(Stored dataset items)
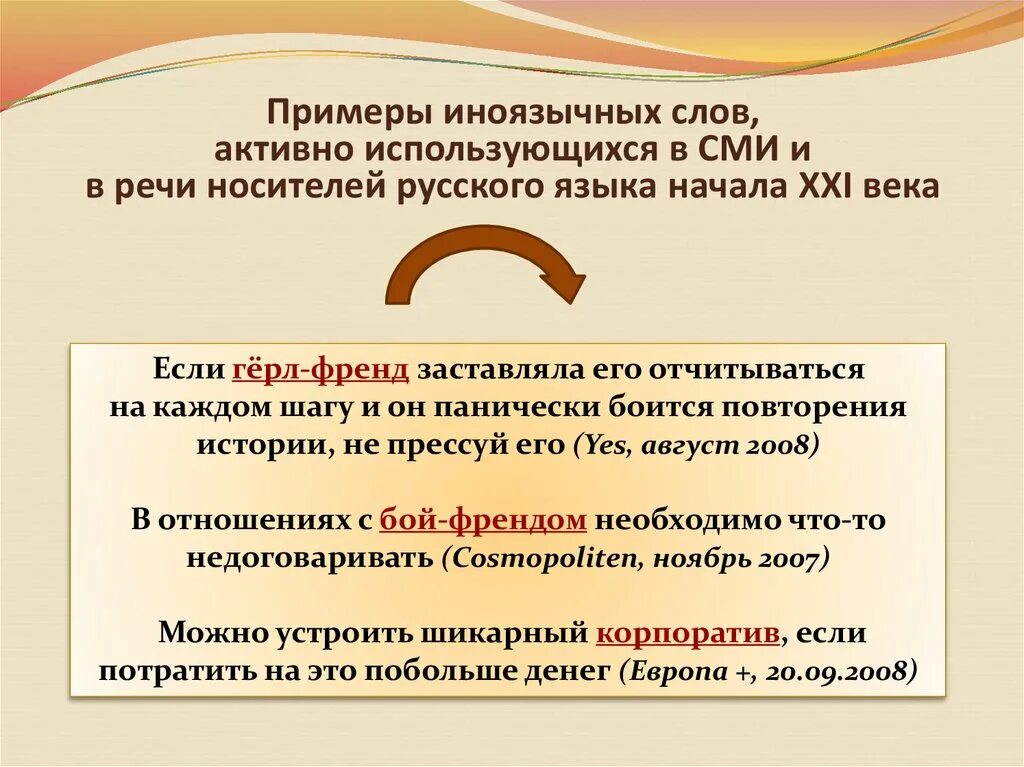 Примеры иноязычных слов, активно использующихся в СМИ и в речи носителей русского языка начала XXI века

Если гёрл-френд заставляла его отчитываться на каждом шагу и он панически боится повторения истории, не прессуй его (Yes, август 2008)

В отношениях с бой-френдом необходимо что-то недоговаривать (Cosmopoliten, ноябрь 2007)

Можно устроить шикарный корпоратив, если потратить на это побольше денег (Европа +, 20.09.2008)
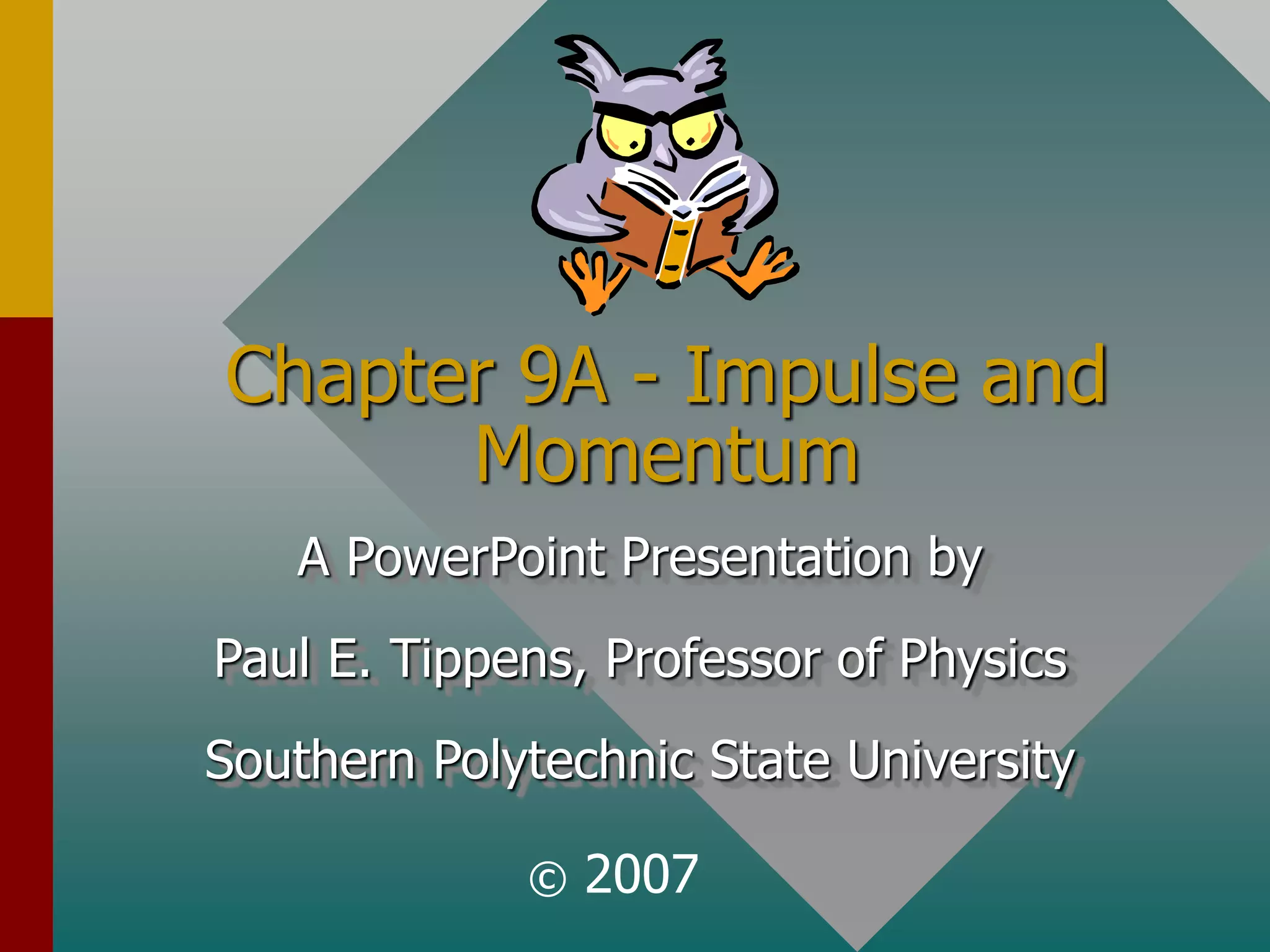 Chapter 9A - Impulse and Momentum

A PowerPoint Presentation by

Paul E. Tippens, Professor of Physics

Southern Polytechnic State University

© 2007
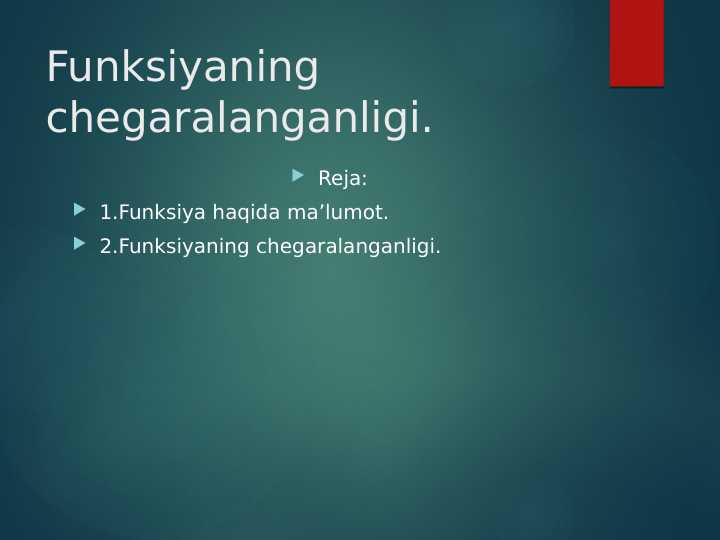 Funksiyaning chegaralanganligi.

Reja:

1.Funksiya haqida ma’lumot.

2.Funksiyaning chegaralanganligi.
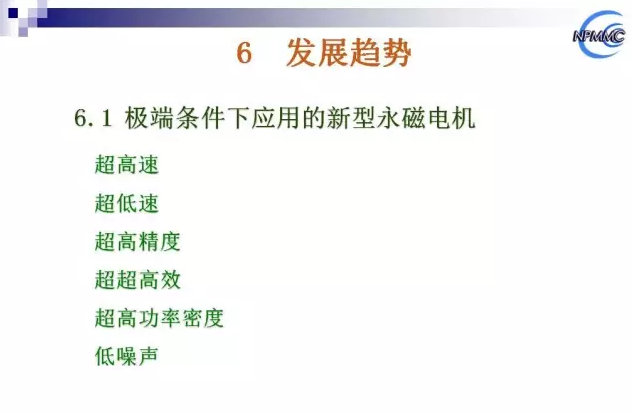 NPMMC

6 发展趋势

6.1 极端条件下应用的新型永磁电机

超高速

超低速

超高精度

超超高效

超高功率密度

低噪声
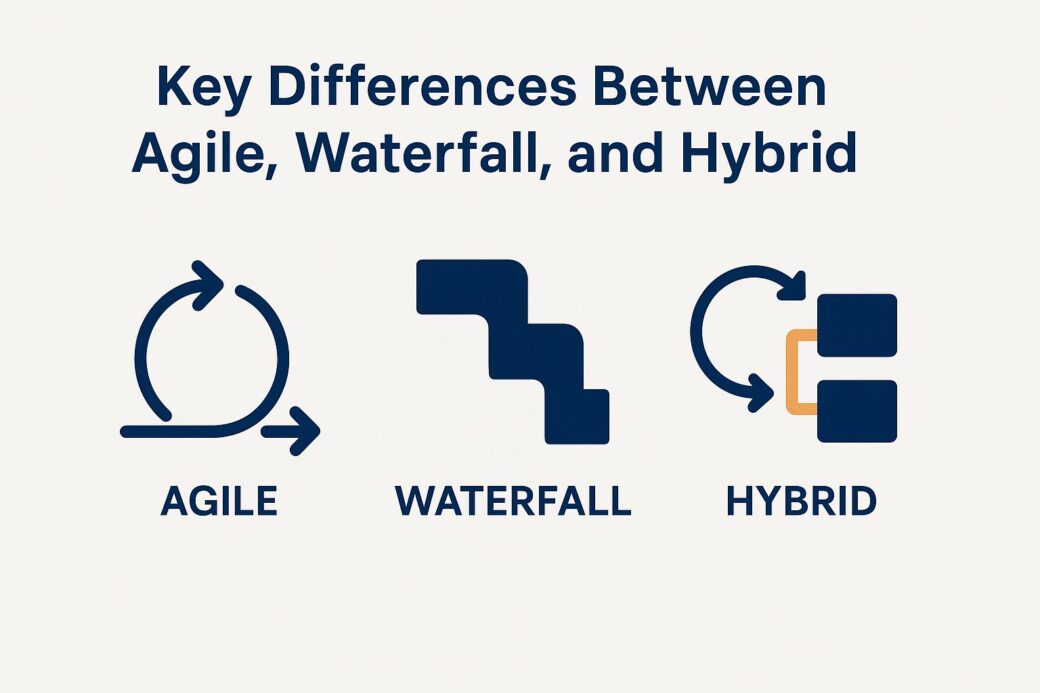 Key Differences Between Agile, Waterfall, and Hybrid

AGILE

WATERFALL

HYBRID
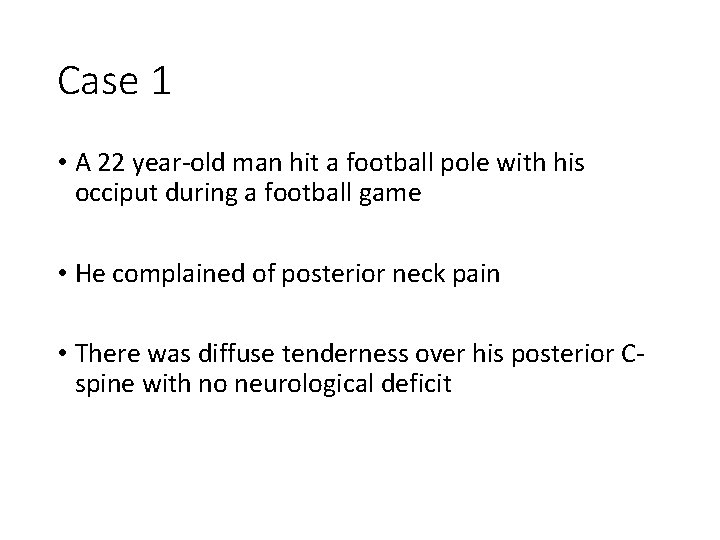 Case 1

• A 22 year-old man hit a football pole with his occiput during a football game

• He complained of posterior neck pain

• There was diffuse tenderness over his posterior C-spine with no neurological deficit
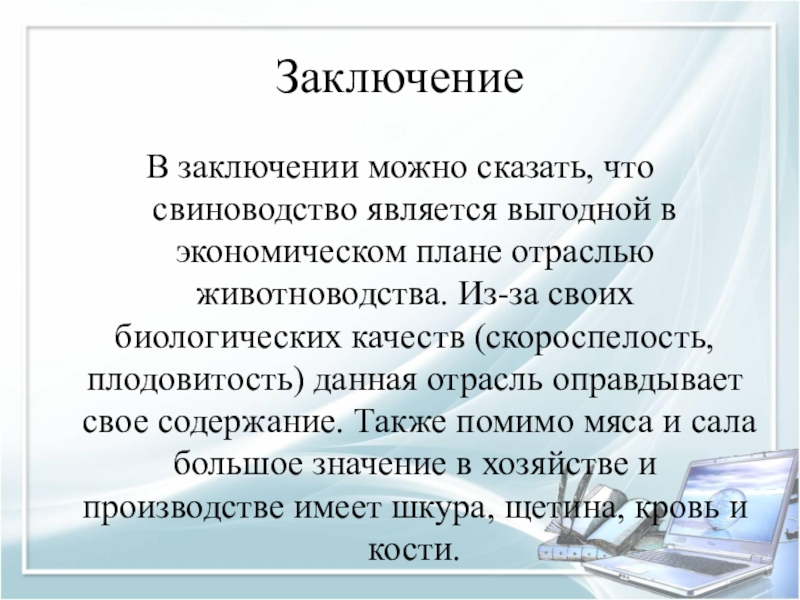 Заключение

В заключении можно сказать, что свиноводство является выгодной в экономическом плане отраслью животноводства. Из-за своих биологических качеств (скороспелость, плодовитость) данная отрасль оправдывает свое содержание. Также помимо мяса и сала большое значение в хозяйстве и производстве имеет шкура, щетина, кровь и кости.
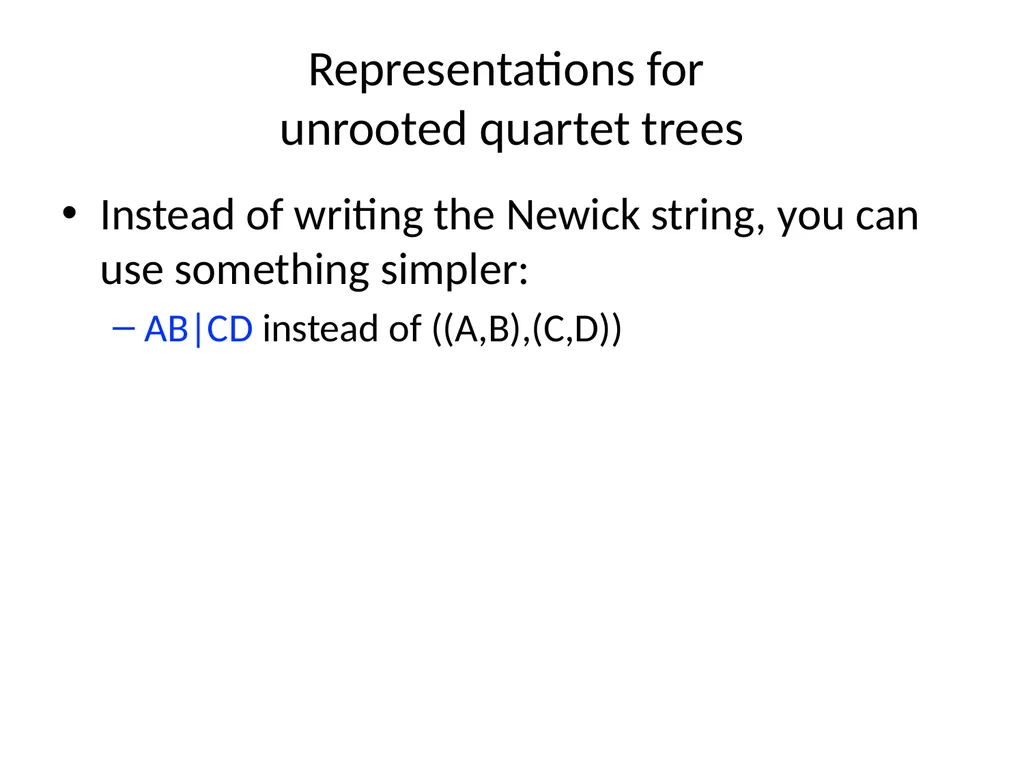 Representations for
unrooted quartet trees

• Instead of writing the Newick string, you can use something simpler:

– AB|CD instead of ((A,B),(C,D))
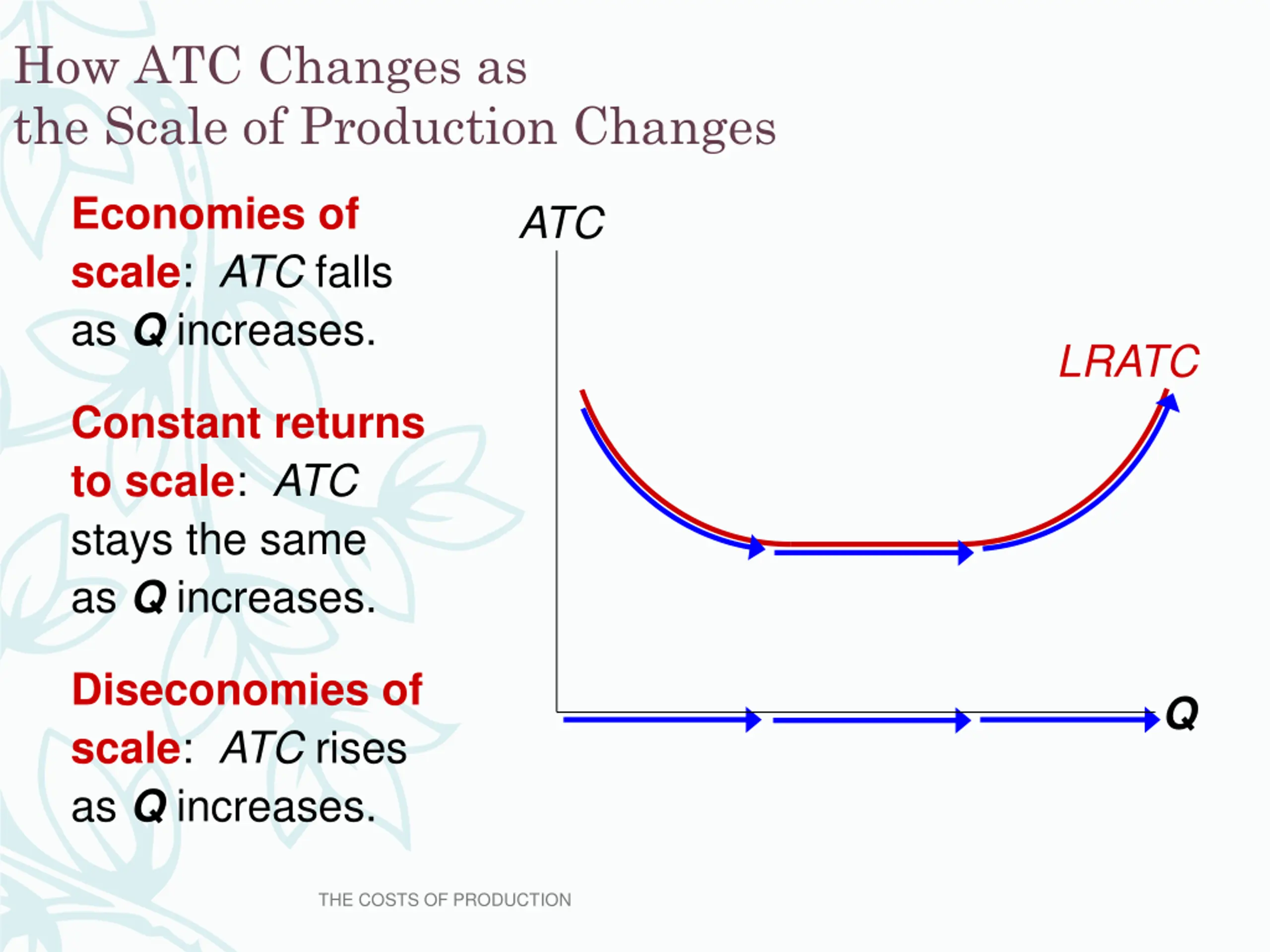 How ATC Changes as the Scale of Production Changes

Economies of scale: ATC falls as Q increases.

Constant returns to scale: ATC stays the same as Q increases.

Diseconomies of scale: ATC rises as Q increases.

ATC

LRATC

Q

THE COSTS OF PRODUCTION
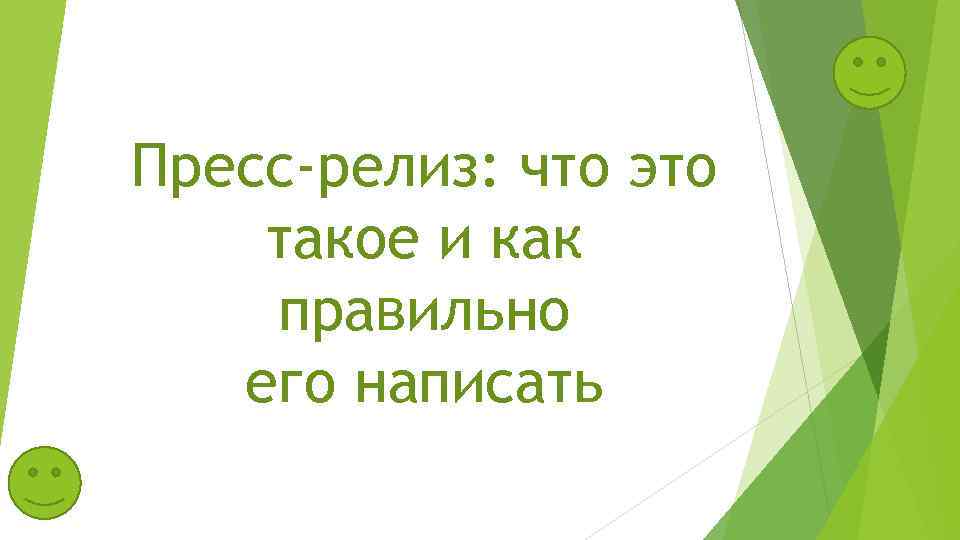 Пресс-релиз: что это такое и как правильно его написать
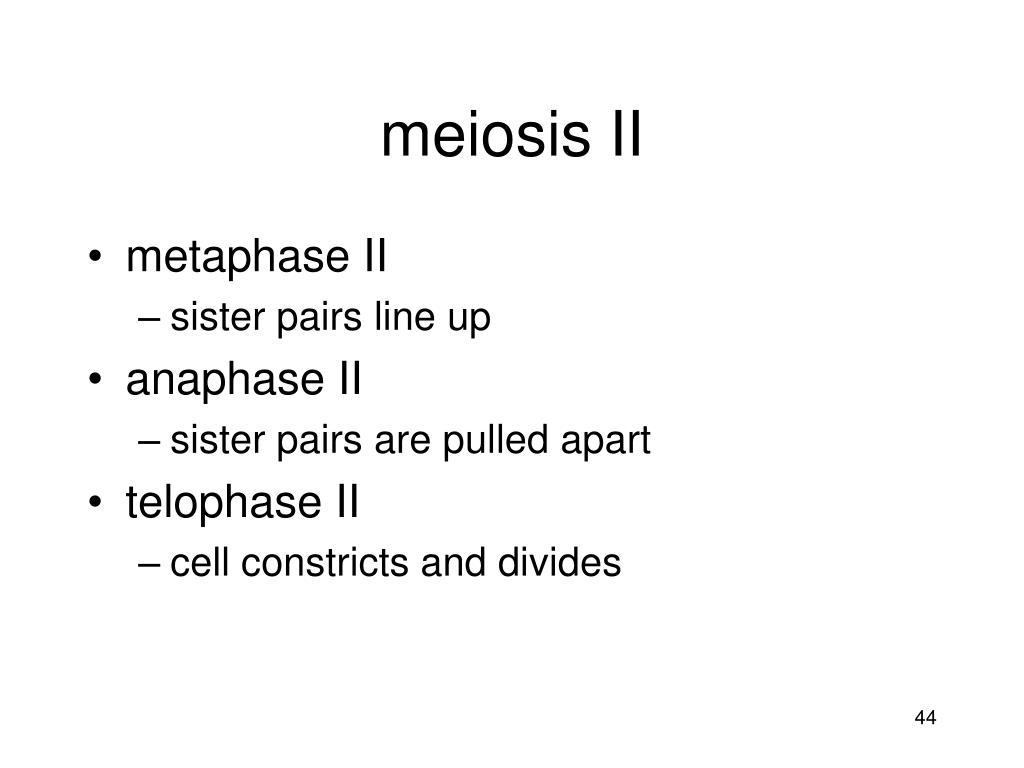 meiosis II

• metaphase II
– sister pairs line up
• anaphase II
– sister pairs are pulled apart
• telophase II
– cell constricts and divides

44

> Activity
Only the number is wanted here. Please work out how many lines of the records contain "with".

> Answer space
2